Supervised Learning with Scikit-Learn Notes

Introduction to Supervised Learning

  • Instructor: George Borman

  • Focus: Course on supervised learning using scikit-learn

Machine Learning Definition

  • Machine Learning: Process whereby computers learn to make decisions based on data without explicit programming.

    • Example:

    • Predicting whether an email is spam or not based on content and sender.

    • Clustering books into different categories based on contained words and assigning new books to existing clusters.

Types of Learning

  • Supervised Learning: Type of machine learning where outcomes are known.

    • Aim: Build a model that can accurately predict values of previously unseen data.

    • Uses features to predict a target variable.

    • Example: Predicting a basketball player's position based on points per game.

  • Unsupervised Learning: Process of discovering hidden patterns in unlabeled data.

    • Example: Grouping customers based on purchasing behavior without predefined categories.

    • Focuses on clustering, which is a branch of unsupervised learning.

Categories of Supervised Learning

  1. Classification: Predicting the label or category of an observation.

    • Example: Predicting whether a bank transaction is fraudulent or non-fraudulent.

    • This scenario describes binary classification (two possible outcomes).

  2. Regression: Predicting continuous values.

    • Example: Using features like the number of bedrooms and property size to predict the property's price.

Terminology

  • Feature: Independent variable or predictor variable (used throughout the course).

  • Target Variable: Dependent variable or response variable (used throughout the course).

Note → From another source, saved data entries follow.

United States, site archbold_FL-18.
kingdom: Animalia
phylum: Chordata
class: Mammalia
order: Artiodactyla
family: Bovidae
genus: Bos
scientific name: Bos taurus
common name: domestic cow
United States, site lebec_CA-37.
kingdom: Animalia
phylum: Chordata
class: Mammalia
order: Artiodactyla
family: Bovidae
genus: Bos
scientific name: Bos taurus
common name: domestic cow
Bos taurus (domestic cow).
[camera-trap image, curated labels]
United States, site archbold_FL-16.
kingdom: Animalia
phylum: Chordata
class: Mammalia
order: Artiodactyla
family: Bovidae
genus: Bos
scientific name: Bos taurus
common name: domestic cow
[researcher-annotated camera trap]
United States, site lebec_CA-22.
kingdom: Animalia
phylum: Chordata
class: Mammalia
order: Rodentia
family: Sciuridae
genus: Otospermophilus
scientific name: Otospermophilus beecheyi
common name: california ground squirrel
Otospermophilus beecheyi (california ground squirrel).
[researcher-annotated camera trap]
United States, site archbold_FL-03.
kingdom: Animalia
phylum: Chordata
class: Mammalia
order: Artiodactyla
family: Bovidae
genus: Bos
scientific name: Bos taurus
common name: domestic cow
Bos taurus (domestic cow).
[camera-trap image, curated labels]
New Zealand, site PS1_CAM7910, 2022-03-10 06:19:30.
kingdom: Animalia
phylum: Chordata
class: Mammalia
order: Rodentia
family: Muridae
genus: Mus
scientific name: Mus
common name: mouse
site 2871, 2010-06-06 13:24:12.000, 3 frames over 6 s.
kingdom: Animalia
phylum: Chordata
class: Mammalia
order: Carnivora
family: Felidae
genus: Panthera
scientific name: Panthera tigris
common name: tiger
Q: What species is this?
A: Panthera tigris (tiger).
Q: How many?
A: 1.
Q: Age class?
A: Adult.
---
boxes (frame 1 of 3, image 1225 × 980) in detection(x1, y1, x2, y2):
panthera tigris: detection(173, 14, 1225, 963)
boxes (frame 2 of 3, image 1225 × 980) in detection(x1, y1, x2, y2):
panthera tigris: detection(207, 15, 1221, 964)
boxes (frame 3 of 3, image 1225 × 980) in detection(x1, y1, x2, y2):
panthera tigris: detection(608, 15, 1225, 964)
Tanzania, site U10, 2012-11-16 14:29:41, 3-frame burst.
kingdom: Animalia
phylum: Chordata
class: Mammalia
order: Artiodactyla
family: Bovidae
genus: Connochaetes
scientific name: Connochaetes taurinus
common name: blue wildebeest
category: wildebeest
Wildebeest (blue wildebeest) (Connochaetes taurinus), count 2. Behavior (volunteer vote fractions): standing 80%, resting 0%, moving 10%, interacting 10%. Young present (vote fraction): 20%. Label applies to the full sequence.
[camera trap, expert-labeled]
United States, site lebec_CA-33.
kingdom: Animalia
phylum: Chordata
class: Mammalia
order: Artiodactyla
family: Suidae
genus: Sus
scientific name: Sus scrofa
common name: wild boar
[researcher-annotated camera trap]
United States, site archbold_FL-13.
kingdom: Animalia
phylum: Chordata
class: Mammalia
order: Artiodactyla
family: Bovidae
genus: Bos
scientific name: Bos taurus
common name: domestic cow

Data Requirements for Supervised Learning

  • Data Criteria:

    • Must not have missing values.

    • Must be in numeric format.

    • Must be stored in Pandas DataFrames or NumPy arrays.

  • Exploratory Data Analysis: Necessary to ensure data is in the correct format before performing supervised learning.

    • Tools: Various Pandas methods for descriptive statistics and appropriate data visualizations.

Scikit-Learn Workflow Syntax

  • General Workflow Steps:

    1. Import a model (algorithm for the supervised learning problem) from an scikit-learn module.

    2. Instantiate the model (create a variable named 'model').

    3. Fit the model to the data to learn patterns about the features and target variable.

    • Fit the model to:

      • x: An array of features.

      • y: An array of target variable values.

    1. Use the model's predict method, passing new observations (e.g., x_new).

    • Example: Feeding features from six emails to a spam classification model results in an array of six values returned by the model:

      • 1 indicates spam.

      • 0 indicates not spam.

Understanding and Practical Applications

  • Aim to check understanding of the principles of supervised learning and its implementation using real data throughout the course.